Recent events of the sudden catastrophic spread, and several botched efforts to contain Ebola in affected African countries, have ripped the delicate garment off the “Africa Rising” narrative with which many had begun to fall in love. For a while, certain champions of Africa insisted that pessimism about Africa is based on stereotype, and that broadly speaking, African countries, and Africa as a continent are on a novel development trajectory. What Ebola exposed were some fundamentally weak African institutions, lacking strong leadership, and bereft of self-efficacy—a far cry from the splendour, hastily adorned through borrowed robes of the generalising “Africa Rising” narrative.
While true that Ebola has been restricted to a handful of Africa’s fifty-four countries, its symbolism, if not impact, has been sufficient to mire narratives like Africa Rising that assume a common African polity, real or imagined, that is in control of its fortunes. Even with variation across countries—from Liberia, Sierra Leone and Guinea that fared worst, to Nigeria and Senegal, that managed to contain the disease’s spread despite the odds—the heart-wrenching stories and knee-jerk dependence on foreign powers, uncovered finger-pointing leadership, weak governments and unresponsive institutional structures that make it possible for foreigners to feel a need to “save Africa.”
Ebola’s impact is a reminder that optimistic Africa narratives are prematurely celebratory. The epidemiologic and economic devastation of Ebola’s blow in Africa is more than a case of bad luck. Inasmuch as we like to believe Ebola is a global problem—partly for political correctness, and partly for international camaraderie and fellow feeling toward its unfortunate victims— the African context contributed aggravating factors that are hard to ignore. For while the lethality of the virus is to be reckoned with, the systemic and institutional decay, ignorance, superstition, shocking mistrust and fear that facilitated its apocalyptic explosion in a few weaker African countries cannot be overlooked or written off as general developing country problems. Neither can one fail to notice the sub-par collective response from unaffected and supposedly better-off African states.

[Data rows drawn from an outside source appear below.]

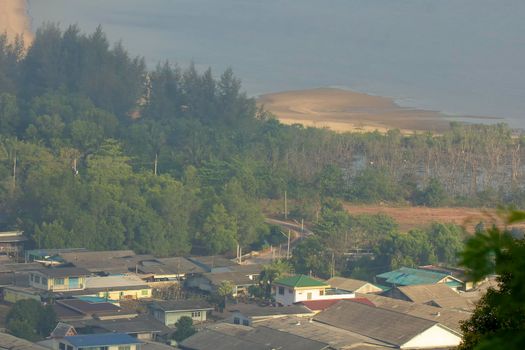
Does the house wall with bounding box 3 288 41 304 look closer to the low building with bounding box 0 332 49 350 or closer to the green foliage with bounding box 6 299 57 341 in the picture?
the green foliage with bounding box 6 299 57 341

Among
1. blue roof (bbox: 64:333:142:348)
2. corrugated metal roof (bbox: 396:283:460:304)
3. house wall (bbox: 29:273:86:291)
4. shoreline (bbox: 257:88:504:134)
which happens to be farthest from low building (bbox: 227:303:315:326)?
shoreline (bbox: 257:88:504:134)

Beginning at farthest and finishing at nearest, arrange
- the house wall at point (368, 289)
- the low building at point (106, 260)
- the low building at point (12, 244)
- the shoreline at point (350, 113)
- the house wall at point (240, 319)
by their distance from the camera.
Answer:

It is disheartening, such social, political and institutional challenges in African countries, and tempting to believe change is impossible. It is similarly tempting to clutch onto any sign of positive change, no matter how flaky—spurious economic gains or fleeting booms in infrastructure for example—and proclaim it harbinger of a soon-coming African utopia. Thus, being seemingly apologetic for calling Africa “Hopeless” in 2000, and the “Dark continent” in 2007 among other doomsayings, The Economist in 2011 made a u-turn and joined the praise singing, with a cover that claimed an “Africa Rising”, and another in 2013 that extolled Africa as “A Hopeful Continent”. Time Magazine similarly joined in the euphoria in 2012, touting the rise of Africa.
As if peace, prosperity, and progress can be wished into being with scented narratives, Afro-optimist narratives such as the “Africa Rising” stories have been zeitgeist in the last few years. A simple Google search of the phrase “Africa Rising”, at the time of writing this article in November 2014, turns up over 21 million references. But irrespective of la chanson du jour, Africa is neither hopeless nor hopeful. It simultaneously carries potential for hopelessness and hopefulness. When it comes to the task of building strong states, citizens and leaders of African countries have a choice to make, of what to carry into the future and what to leave in the dump of history.